The fact is that the monetarist idea of running the world by interest rates has failed dismally. Low rates should generate business investment and confidence. The result has been the exact opposite. New business initiatives aren’t creating jobs. Layoffs are still happening as the world’s financial geniuses try to cut their own inflated, self-inflicted costs.
The same mentality affects government. Who wrote the IOUs? Congress. Who accepted any old price for anything, as long as it looked good as a rider on a bill and pleased donors? Congress. The result has been that costs of government have blown out endlessly, and both sides are responsible. A mindset that can’t foresee consequences is now supposed to clean up its own mess, when it doesn’t even understand it?
Low interest rates have become a very bad habit. These low rates are literally money for jam. No effort required, just borrow at 0.25% and lend at 4.5% and you’re a financial wunderkind. No, as a matter of fact you’re a moron, because you can’t even figure out a way of getting more than 4.5%, but what the hell- You’re happy.
Ironically, the opposite was the case in the high interest rate 80s. The only way to pay off high rates was to come up with good business options. If you’re paying 15%, apparently, you’re more inspired to get off your butt than if you’re paying 0.25%.
The financial culture isn’t up to that speed any more. The hedge funds and private equity guys are sharp, but only sharp compared to total non-performers. The banks are financially ultra-cautious, when not making ridiculous loans to countries that can’t pay them back and pretending the endlessly failing derivatives are “clever”.
This is a culture that doesn’t receive messages, however blunt.

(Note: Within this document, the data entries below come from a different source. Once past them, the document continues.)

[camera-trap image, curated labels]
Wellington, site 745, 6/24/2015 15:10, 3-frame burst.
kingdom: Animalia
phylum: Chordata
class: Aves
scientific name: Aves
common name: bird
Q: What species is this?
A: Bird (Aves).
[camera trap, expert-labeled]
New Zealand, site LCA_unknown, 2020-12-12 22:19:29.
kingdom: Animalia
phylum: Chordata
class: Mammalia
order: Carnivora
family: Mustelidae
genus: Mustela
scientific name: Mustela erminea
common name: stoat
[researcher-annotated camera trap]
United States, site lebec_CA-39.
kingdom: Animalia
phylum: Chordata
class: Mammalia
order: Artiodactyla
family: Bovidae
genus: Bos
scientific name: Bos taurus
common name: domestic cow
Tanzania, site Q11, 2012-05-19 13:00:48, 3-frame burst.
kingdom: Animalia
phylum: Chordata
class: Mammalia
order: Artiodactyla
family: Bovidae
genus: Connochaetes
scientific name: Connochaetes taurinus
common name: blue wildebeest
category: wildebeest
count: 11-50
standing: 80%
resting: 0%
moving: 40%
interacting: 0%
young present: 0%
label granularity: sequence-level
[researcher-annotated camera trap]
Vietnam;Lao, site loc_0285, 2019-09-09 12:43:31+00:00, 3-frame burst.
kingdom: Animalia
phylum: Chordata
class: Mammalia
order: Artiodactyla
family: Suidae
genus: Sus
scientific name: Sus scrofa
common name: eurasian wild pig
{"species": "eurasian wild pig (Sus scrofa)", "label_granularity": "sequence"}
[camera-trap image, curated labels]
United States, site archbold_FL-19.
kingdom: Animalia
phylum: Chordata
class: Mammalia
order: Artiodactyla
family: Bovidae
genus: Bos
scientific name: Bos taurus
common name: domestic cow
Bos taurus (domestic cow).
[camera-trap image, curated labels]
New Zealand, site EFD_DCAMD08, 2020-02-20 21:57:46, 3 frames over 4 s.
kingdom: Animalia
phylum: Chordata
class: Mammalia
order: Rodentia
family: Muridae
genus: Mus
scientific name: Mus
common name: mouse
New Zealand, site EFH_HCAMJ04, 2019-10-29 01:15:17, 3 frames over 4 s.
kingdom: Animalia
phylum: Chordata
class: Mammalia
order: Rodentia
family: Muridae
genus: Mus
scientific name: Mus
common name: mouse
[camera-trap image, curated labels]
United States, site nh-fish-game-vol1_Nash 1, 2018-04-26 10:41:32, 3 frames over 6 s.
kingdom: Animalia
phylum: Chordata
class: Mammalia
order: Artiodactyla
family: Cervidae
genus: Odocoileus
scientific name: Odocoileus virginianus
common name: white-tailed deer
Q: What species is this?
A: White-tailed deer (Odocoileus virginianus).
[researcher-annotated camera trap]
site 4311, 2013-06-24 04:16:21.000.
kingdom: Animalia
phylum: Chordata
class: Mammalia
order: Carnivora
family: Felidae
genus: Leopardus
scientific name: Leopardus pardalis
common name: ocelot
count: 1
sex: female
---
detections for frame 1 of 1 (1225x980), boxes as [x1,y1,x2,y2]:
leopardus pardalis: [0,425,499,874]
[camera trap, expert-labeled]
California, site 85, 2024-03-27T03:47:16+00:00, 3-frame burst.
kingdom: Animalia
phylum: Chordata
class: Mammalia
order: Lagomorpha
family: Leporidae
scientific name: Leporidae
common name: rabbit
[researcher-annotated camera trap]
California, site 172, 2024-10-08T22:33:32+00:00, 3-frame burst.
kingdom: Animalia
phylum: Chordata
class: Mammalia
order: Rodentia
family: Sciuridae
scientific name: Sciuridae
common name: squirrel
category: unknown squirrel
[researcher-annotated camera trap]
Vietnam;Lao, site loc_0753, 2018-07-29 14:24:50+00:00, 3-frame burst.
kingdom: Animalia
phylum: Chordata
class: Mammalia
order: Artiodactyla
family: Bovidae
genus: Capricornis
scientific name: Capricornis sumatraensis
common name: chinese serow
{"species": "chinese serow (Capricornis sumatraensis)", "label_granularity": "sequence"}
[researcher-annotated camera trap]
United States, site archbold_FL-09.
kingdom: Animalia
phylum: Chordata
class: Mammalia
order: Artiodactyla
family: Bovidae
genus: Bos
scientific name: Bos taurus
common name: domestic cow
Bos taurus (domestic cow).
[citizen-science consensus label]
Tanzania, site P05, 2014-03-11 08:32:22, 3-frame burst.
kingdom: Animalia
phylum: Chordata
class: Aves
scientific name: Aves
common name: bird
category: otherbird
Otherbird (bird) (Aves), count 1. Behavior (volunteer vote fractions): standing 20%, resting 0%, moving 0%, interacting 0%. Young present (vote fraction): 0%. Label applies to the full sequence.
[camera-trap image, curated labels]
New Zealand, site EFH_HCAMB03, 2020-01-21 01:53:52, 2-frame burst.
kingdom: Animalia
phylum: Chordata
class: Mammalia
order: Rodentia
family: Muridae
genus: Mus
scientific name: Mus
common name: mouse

Meanwhile Bernanke, who must have taken a course of smell-reducing meds to tolerate the stench of stupidity in the sector he’s supposed to be running, has tried to allow for more quantitative easing- printing more money to stimulate the crashed couch potato which was once called the US economy by buying bonds.
The approach also would allow the Fed more easily to pull back on its stimulus if financial stability were threatened by forces such as market bubbles or if inflation picked up after years of being tame. Conversely, if the outlook deteriorated, the central bank could prolong its bond buying.
In other words, if inflation = economic growth, the stimulus is put on hold. This is a bit like not giving coffee to someone on crystal meth. Sadly, the broad brush approach is much too theoretical.
No benchmarks have been set for what constitutes healthy growth.
Where’s the new business?
Where’s the venture capital?
Where are the entrepreneurs?
Where are the ideas?
Where are the jobs?
Where are the startups?
These are the signs of working businesses trying to expand. They’re the drivers of business and catalysts of commerce. They’re also practically endangered species now. Risk aversion has become business aversion. A generation of business people too scared to fail will do nothing. A generation of economists brought up on 1970s buzzwords will stick to painting by numbers rather than buy a Van Gogh or even go looking for one.
Road to where?
Road to where?
Congress can play chicken as much as it wants. The cows are dying. The farm is falling to bits. The global pecking order is changing. The barnyard isn’t even vaguely like what it was when these policies could at least pretend to work. Either the vaudeville act reinvents itself, or the show is over.
You can be in only so many crashes before one of them does the job and kills you. You might get away with one or two, but the odds become steeper against you every time. One day you don’t walk away from it. That day is getting closer.
Raise the rates. Make these bastards work for a living. Kill off the inefficient and uncompetitive freeloaders. Survival isn’t a passive occupation.